In the code I show you I try to get the titles of the ads. The scraping happens correctly, the problem is that at each run it gives different results. As you can see I try to navigate through the pages in order to get the rest of the results.
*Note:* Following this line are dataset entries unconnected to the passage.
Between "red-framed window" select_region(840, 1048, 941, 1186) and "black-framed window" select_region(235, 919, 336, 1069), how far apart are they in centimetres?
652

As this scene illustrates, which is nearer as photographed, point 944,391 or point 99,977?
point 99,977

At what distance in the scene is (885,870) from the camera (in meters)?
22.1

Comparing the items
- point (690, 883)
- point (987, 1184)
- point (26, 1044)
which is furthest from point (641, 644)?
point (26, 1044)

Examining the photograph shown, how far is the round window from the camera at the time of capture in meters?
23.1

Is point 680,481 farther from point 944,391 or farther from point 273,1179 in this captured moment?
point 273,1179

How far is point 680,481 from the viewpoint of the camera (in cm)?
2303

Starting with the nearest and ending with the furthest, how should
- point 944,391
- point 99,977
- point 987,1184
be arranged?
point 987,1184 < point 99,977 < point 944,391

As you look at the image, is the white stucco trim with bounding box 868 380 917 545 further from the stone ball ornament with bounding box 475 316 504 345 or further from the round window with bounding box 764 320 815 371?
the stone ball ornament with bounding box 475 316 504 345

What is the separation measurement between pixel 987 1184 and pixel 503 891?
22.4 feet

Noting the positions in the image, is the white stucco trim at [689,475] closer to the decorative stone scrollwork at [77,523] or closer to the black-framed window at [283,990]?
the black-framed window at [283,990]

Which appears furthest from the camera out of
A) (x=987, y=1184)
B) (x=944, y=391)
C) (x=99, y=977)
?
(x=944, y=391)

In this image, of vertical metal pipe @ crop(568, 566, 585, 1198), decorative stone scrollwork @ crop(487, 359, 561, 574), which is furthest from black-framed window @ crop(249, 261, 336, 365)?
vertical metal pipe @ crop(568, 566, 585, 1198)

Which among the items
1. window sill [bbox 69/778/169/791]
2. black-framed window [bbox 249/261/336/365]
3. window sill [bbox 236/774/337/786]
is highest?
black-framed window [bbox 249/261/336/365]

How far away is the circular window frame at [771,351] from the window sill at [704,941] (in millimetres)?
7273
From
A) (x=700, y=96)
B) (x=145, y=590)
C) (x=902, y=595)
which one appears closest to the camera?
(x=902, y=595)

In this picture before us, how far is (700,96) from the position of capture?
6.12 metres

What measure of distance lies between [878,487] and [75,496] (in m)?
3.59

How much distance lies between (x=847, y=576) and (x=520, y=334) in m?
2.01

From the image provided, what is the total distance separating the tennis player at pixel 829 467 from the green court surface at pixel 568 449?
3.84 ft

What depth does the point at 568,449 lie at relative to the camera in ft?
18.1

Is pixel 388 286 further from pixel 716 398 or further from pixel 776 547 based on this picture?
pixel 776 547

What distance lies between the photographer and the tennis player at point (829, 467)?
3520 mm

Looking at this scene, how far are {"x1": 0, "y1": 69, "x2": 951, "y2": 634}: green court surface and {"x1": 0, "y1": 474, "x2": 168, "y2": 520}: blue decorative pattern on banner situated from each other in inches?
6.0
Sometimes I scan 3 pages, sometimes 1, sometimes none.
This is the script:
<?php
require 'vendor/autoload.php';
use GuzzleHttpClient;
$httpClient = new Client();
$headers = [
'headers' => [
'User-Agent' => 'Mozilla/5.0 (Windows NT 10.0; Win64; x64) AppleWebKit/537.36 (KHTML, like Gecko) Chrome/62.0.3202.94 Safari/537.36',
'Accept' => 'text/html,application/xhtml+xml,application/xml;q=0.9,image/webp,image/apng,*/*;q=0.8',
'Connection' => 'keep-alive',
'Accept-Language' => 'en-US,en;q=0.9,lt;q=0.8,et;q=0.7,de;q=0.6',
],
];
$rootUrl = 'https://it.indeed.com/';
$url = $rootUrl . 'jobs?q=artistico&vjk=21eb3c13ddabd151';
$numPage = "";
while($url) {
$response = $httpClient->get($url, $headers);
$htmlString = (string) $response->getBody();
libxml_use_internal_errors(true);
$doc = new DOMDocument();
$doc->loadHTML($htmlString);
$xpath = new DOMXPath($doc);
// get current page
$currentPageElement = $xpath->query('//a[@data-testid="pagination-page-current"]')->item(0);
if ($currentPageElement) {
$numPage = $currentPageElement->textContent;
echo "<br> -------- PAGE - ". $currentPageElement->textContent ." -------- <br>";
} else {
echo "<br> -------- PAGE - NULL -------- <br>";
}
// get title job
$jobTitleElements = $xpath->query('//h2[contains(@class, "jobTitle")]//a//span');
foreach ($jobTitleElements as $element) {
echo $element->textContent . PHP_EOL . "<br>";
}
$nextPageLinkNode = $xpath->query('//a[@aria-label="Next Page"]')->item(0);
$nextPageLink = $nextPageLinkNode ? $rootUrl . $nextPageLinkNode->getAttribute('href') : null;
// stop while if link not exist
if (!$nextPageLink) {
break;
}
echo $nextPageLink;
$url = $nextPageLink;
}
?>
As indicated earlier, each time start provides a different number of results. What can this depend on?